GIVEN TEXT:
........

We rely heavily on isolation provided by V8, the JavaScript engine built by Google for use in Chrome. This has good sides and bad sides. On one hand, V8 is an extraordinarily complicated piece of technology, creating a wider "attack surface" than virtual machines. More complexity means more opportunities for something to go wrong. On the bright side, though, an extraordinary amount of effort goes into finding and fixing V8 bugs, owing to its position as arguably the most popular sandboxing technology in the world. Google regularly pays out 5-figure bounties to anyone finding a V8 sandbox escape. Google also operates fuzzing infrastructure that automatically finds bugs faster than most humans can. Google’s investment does a lot to minimize the danger of V8 "zero-days" — bugs that are found by the bad guys and not known to Google.

But, what happens after a bug is found and reported by the good guys? V8 is open source, so fixes for security bugs are developed in the open and released to everyone at the same time — good guys and bad guys. It’s important that any patch be rolled out to production as fast as possible, before the bad guys can develop an exploit.

The time between publishing the fix and deploying it is known as the "patch gap". Earlier this year, Google announced that Chrome’s patch gap had been reduced from 33 days to 15 days.

........

SUPPLIED INFORMATION:

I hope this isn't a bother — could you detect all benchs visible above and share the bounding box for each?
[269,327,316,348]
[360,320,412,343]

........

WHAT IS ASKED:
a) In the passage on V8, what was Chrome's patch gap reduced from and to?
b) Retype the passage on V8 between "But, what happens" and "develop an exploit.", inclusive.

PER-TASK ANSWERS:
a) From 33 days to 15 days.

b)
But, what happens after a bug is found and reported by the good guys? V8 is open source, so fixes for security bugs are developed in the open and released to everyone at the same time — good guys and bad guys. It’s important that any patch be rolled out to production as fast as possible, before the bad guys can develop an exploit.